We do a little of both options. When we go for small but pricey, we make sure it is something that they will really, really love. I'm always a little nervous that they will feel deprived receiving "just this" but they aren't, as evidenced by their reaction to Dusty Crophoppers as their "main" Christmas gift. Ben cried when Nate opened his. It took a lot of convincing to get Ben calmed down enough to open his own!
That is not what's broken. They are a little beaten up from crash landings, but Ben's is the one that keeps landing upside down. That's how they tell them apart - all the paint is gone from the top of Dusty's "head" on Ben's.

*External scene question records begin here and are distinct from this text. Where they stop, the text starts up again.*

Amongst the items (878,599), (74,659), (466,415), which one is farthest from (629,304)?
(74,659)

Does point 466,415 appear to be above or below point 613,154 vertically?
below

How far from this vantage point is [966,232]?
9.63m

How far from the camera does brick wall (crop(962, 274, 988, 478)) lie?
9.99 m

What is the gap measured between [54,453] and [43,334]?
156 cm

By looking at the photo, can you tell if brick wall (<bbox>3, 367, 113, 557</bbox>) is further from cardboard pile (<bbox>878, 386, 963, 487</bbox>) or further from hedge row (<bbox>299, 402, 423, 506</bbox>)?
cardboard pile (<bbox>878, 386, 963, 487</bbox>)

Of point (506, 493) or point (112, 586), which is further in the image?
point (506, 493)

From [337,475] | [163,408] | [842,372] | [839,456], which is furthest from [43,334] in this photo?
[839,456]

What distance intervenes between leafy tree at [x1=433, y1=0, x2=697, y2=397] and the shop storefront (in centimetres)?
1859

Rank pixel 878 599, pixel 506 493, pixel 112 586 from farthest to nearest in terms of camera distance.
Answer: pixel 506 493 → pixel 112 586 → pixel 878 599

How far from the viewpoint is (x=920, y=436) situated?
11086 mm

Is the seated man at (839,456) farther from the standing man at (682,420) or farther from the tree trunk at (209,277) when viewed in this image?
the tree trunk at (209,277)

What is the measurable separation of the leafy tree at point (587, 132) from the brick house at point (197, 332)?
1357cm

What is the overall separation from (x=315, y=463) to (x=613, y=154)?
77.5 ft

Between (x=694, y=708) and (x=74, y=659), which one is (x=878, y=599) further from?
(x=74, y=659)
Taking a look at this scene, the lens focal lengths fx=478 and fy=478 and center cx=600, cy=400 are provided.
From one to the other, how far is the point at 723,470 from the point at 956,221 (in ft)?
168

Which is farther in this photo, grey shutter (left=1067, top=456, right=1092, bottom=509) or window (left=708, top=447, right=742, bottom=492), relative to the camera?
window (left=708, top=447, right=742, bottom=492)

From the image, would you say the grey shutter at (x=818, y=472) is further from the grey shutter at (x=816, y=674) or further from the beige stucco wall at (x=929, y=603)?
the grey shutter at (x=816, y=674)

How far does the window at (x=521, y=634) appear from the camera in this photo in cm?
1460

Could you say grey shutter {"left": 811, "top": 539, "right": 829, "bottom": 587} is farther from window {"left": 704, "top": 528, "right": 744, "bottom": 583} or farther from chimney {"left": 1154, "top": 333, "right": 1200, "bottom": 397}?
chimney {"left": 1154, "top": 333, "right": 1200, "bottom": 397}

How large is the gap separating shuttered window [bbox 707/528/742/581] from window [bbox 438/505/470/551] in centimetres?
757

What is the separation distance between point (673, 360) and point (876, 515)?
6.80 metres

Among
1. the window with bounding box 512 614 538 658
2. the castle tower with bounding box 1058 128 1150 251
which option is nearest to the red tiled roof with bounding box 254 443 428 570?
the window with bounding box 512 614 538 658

When we go for big but cheap...Well, I just keep the tape handy. Rodgers is more reluctant to buy cheap toys, but I've made peace with doing repairs. Tape tends to be more effective at repairing cracks than superglue. And electrical tape is way better than scotch tape, but scotch tape is invisible. So it's kind of a toss up there. On the other hand, Shoe Goo (a gift from America via my dad) works great for certain types of repairs, too.
What's broken? These (and more like them)...
|posted on Instagram a few months ago|
The monster truck is most epically broken, partially because it is made from a thinner plastic than the fire truck, and partially because it has gotten smashed by doing classic monster truck tricks. Lately the boys have been tying a ribbon around these and pulling them behind their tricycles. There does come a point when I just throw the broken toys away. But these trucks should last at least another year (and 2 rolls of tape).